Sagas: forward and compensating

At 8:47pm on a Friday, Aarti — a senior engineer on MealRush's order pipeline — got paged because a customer's card had been charged ₹487 but no rider had been assigned and the restaurant's kitchen never received the ticket. Her debugger showed the order in a state called PENDING_RIDER for 11 minutes, then FAILED_NO_RIDER, then nothing. The card was still charged. The customer was still hungry. This was not a bug in any single service; this was the seam between three services — payment, restaurant-ticket, rider-assignment — and the seam was leaking. The team had picked a saga over 3PC two years earlier with eyes open: no synchrony assumption, no blocking on a coordinator, each step independently durable. What they had not fully internalised was that the price of "no atomic commit" is "you must ship the inverse of every forward step". This chapter is about that price: what a saga actually is, what compensating transactions look like in code, and the failure modes that you inherit by choosing this protocol.

A saga is a sequence of local transactions T₁, T₂, …, Tₙ, each in a different service, with an associated compensating transaction C₁, C₂, …, Cₙ₋₁ that semantically undoes its forward step.
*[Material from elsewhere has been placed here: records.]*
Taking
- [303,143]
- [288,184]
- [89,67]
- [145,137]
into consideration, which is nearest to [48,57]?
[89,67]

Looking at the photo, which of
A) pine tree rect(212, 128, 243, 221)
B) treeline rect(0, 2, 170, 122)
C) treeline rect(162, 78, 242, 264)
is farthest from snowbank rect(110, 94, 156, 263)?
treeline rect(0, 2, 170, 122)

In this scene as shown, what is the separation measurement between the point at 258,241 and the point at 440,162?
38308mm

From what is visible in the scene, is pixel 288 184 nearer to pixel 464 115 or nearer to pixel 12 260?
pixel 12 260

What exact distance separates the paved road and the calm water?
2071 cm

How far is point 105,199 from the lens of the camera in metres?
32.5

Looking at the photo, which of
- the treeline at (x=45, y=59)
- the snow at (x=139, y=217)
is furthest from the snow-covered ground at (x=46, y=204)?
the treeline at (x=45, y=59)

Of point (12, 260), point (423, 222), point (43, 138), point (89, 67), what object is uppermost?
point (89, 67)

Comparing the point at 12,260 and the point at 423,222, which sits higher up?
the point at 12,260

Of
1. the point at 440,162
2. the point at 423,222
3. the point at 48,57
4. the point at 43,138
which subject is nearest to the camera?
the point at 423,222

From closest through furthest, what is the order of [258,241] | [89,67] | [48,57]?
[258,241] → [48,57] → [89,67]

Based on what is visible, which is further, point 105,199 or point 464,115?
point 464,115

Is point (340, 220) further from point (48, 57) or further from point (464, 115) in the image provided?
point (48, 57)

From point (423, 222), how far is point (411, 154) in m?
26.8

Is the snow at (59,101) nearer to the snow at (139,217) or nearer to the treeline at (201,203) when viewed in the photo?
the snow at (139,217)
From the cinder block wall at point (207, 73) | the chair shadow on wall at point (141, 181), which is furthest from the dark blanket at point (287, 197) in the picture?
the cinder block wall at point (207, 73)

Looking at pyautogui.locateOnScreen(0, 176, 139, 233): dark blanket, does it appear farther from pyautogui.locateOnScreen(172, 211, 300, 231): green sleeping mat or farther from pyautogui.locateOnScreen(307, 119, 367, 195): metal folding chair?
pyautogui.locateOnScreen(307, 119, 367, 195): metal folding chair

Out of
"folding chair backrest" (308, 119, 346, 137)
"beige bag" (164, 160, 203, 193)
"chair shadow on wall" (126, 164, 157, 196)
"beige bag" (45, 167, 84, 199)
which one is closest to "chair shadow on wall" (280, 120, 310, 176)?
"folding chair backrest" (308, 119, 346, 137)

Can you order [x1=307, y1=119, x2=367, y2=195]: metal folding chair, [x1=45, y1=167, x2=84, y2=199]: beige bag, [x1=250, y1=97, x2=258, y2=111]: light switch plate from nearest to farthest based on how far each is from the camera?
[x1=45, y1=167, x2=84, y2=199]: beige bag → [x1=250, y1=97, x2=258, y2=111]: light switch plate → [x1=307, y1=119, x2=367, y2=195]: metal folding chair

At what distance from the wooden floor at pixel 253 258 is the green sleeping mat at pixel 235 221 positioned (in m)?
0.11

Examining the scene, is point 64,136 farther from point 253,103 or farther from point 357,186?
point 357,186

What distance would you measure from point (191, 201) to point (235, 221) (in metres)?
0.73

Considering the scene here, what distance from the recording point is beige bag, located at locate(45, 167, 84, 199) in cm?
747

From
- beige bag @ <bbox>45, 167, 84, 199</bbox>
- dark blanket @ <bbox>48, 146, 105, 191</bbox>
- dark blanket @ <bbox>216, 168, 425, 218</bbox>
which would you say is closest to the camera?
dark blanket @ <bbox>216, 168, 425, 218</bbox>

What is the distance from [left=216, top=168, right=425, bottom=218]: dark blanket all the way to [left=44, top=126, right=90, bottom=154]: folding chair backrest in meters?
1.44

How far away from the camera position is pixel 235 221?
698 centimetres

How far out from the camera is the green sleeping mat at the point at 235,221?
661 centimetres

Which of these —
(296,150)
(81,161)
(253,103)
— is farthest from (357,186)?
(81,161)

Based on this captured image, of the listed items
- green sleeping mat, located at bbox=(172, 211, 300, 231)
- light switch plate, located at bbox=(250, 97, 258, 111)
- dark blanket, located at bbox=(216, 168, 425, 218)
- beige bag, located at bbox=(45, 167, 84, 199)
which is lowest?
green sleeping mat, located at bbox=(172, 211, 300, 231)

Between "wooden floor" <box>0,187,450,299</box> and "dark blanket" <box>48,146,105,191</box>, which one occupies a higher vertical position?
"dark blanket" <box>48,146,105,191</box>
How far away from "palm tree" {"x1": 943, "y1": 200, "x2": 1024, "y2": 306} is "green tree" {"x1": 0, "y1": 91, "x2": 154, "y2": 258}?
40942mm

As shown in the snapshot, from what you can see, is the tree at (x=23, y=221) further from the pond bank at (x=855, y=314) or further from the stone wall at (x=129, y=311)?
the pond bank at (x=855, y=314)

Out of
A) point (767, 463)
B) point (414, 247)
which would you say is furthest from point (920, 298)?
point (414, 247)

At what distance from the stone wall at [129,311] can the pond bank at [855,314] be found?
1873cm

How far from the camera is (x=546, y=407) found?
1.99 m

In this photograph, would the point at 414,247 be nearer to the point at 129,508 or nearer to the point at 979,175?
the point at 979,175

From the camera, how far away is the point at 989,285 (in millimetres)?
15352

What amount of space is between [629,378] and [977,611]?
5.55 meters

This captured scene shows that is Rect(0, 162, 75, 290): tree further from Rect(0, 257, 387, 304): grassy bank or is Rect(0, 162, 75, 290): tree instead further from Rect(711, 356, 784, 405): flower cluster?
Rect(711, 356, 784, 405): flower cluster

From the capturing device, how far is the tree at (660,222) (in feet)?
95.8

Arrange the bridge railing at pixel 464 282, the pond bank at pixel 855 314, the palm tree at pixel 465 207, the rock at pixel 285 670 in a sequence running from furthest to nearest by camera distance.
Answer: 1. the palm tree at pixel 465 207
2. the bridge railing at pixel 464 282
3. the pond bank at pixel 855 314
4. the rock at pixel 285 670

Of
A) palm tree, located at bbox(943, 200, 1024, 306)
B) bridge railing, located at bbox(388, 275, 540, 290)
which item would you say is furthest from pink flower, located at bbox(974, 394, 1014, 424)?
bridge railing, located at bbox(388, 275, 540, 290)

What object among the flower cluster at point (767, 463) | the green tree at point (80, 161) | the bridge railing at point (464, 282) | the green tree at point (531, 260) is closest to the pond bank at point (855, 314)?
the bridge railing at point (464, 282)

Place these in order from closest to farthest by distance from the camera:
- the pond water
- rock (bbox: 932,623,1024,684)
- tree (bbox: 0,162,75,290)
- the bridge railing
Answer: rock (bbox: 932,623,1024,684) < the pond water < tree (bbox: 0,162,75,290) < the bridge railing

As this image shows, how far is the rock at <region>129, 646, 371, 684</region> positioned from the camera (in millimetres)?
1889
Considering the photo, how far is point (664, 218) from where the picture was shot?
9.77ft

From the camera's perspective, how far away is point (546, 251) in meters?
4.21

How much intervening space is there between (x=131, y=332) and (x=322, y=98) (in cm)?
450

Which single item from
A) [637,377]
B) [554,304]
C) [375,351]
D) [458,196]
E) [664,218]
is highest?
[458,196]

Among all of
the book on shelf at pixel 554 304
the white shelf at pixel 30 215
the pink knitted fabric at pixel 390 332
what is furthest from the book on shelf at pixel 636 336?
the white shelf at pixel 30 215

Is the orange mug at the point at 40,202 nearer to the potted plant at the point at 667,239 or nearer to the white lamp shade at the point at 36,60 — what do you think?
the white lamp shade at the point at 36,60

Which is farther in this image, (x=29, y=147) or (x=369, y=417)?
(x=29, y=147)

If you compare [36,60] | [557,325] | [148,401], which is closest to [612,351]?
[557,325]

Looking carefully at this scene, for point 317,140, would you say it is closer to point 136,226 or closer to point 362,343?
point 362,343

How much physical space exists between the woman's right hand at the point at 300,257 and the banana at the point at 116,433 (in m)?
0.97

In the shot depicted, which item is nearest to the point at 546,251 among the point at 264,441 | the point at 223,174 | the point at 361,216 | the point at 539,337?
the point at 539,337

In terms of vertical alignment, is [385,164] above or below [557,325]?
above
If Tₖ fails, the saga runs Cₖ₋₁, Cₖ₋₂, …, C₁ in reverse to leave the system in a consistent state. Sagas survive partition, do not block, and do not need a synchronous network — but they are not atomic: there is a window during execution where some forward steps have committed and later ones have not, and external observers can see partial state. Compensations must be idempotent, semantically meaningful (a refund, not a "delete row"), and ordered carefully when steps have side effects in the real world. The contract is different from 2PC's, not weaker — it suits long-running, multi-service, real-world workflows where atomicity was never realistic to begin with.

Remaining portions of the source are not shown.